Only .62 percent of Gilroy High students who attend Gavilan
College are ready for college level mathematics
It is small comfort – the knowledge that Gilroy High School is better off than San Benito High School. A negligible .62 percent of GHS graduates who attend Gavilan Community College are ready for college-level math. No SBHS grads who attend Gavilan are ready for college-level math. That’s zero percent.
Even with the knowledge that the GHS graduates who attend Gavilan are not representative of the high school as a whole – some are off to University of California schools and such – it’s still a deeply disturbing number that should serve as a wake-up call that the district and this community cannot ignore: GUSD’s math program is floundering, and it’s our children’s futures and our country’s future that are at risk.
We compete in a global marketplace for jobs, with students from far-flung places like India and China who are in many cases much better prepared for the mathematics requirements they will face in college and the workplace.
Expanding the math instruction time at Gilroy Unified School District middle schools was an important first step. But it’s not simply enough.
Everything must be on the table: incentives, merit pay, public reporting of student test results by instructor, curriculum, schedules and more.

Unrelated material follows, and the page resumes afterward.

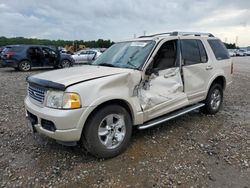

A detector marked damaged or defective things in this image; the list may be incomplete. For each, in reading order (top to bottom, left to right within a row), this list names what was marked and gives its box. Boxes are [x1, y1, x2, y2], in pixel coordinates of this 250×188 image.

dented door [139, 67, 188, 121]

We live, happily, in a capitalistic society. If that means we have to pay higher salaries to attract excellent math teachers because they’re in short supply than we have to pay instructors of other subjects, then we must do it.
If that means that we have to institute merit pay based on student achievement to encourage teachers to adjust their teaching practices, then we must do it.
If that means that we must adopt a different math curriculum to improve student performance, then we must do it.
If that means we must substantially adjust the high school’s block schedule to minimize or eliminate its negative impact on student performance, then we must do it.
And we must do it now, with a parent’s sense of urgency, not with a bureaucrat’s sense of dithering and delay.
Because what we cannot do is continue to tolerate one out every 161 GHS grads showing up at Gavilan ready to tackle college-level math courses.